§ Goal 1
In the Fluent Bit Cloud_ID thread, what result did the first commenter get with version 1.7.9?
§ Goal 2
Pick up the thread on Fluent Bit's Cloud_ID DNS error after its final comment and continue it.

--- Begin Article ---

I get the same error with the Elasticsearch output when configuring it with the Cloud_ID and Cloud_Auth config in both Minikube and AKS. I tried with multiple versions: 1.8.x series: I get the Domain Not Found error described above 1.7.9: I get an Unknown error.

The exact error (with v1.8.10) is:

[2021/11/22 20:03:17] [ warn] [net] getaddrinfo(host='***redacted***.azure.elastic-cloud.com:9243', err=4): Domain name not found
[2021/11/22 20:03:17] [debug] [upstream] connection #-1 failed to **redacted***.azure.elastic-cloud.com:9243:443

So I have two observations:

  1. Maybe Fluent Bit is doing a DNS lookup using the host AND the port? The correct lookup would use only the host, not the port concatenated to it.
  2. It tries to connect to the host using two ports: The correct one and 443. I tried to set the port manually in addition to the Cloud_ID setting, but I get the same result.

bensta avatar Nov 22 '21 19:11 bensta

On 1.8.10 sporadically reproduced too [input:emitter:emitter_for_rewrite_tag.6] error registering chunk with tag:

urpyLLIKa avatar Nov 23 '21 06:11 urpyLLIKa

I tried the helm chart and manual installation but I have the same problem. is there any solution?

  • fluent-bit version 1.8.9
  • running on AKS.

[2022/02/07 20:21:18] [ warn] [net] getaddrinfo(host='*****.westeurope.azure.elastic-cloud.com:9243', err=4): Domain name not found [2022/02/07 20:21:18] [ warn] [engine] failed to flush chunk '1-1644265237.698532458.flb', retry in 16 seconds: task_id=363, input=tail.0 > output=es.0 (out_id=0)

ehelvacikoylu avatar Feb 07 '22 20:02 ehelvacikoylu

Hello,

I had the same issue. Is there some resolution available ? This problem will be fixed?

Regards,

jcamu avatar Mar 02 '22 16:03 jcamu

Can you retest with the latest 1.8 (1.8.13 currently) or 1.9.0 release? There have been various fixes around DNS.

patrick-stephens avatar Mar 14 '22 21:03 patrick-stephens

@patrick-stephens Issue also occurs in 1.9.3.

[2022/05/13 09:13:27] [ warn] [net] getaddrinfo(host='xyz.westeurope.azure.elastic-cloud.com:9243', err=4):
  Domain name not found

@bensta I think you are right. When I issue a curl inside the fluent-debug container then a response is returned. If the issue would be related to the kube-dns or resolving then a resolving error should be returned by curl as well.

030 avatar May 13 '22 09:05 030

Related: https://stackoverflow.com/q/69405701/2777965

030 avatar May 13 '22 09:05 030

Our Cloud ID has been changed automatically recently from europe-west4.gcp.elastic-cloud.com$... to europe-west1.gcp.cloud.es.io:443$... (the decoded representation here) and all fluentbits stopped working (1.8.15) with

[ warn] [net] getaddrinfo(host='....europe-west4.gcp.elastic-cloud.com:443', err=4): Domain name not found

andrewnazarov avatar Jun 29 '22 20:06 andrewnazarov

@030 This issue still could be seen with the latest version. Ping for some attention. Try to confirm if the PR mentioned above could fix this issue or not and when do you plan to release it?

--- End Article ---
--- Begin Data provided ---

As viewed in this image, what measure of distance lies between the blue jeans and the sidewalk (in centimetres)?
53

--- End Data provided ---

§ Response 1
An Unknown error.

§ Response 2
DrewZhang13 avatar Jul 11 '22 22:07 DrewZhang13

Not sure how much helpful is this, but I've faced the same problem for elastic cloud.As a workaround, Instead of using Cloud-ID & Cloud-Auth, append the cloud config in regular ES format :

        host domain-example.aws.elastic-cloud.com
        port 443
        HTTP_User elastic
        HTTP_Passwd es-password

tanmay-bhat avatar Jul 18 '22 17:07 tanmay-bhat

@DrewZhang13 Processed the PR feedback. We will have to wait until it is reviewed by one of the maintainers.

030 avatar Jul 19 '22 14:07 030

@leonardo-albertovich We are still seeing customers who report this issue with elasticsearch and say that neither net.dns.mode setting (TCP and UDP) helps.

Example config:

[OUTPUT]
        Name  es
        Match kube.*
        Host  my-host
        Port  9200
        Logstash_Format true
        Logstash_Prefix logstash
        Logstash_DateFormat %Y.%m.%d
        Time_Key @timestamp
        tls   Off
        net.dns.mode UDP # TCP doesn't work either

PettitWesley avatar Jul 19 '22 17:07 PettitWesley

Which fluent-bit version are they running?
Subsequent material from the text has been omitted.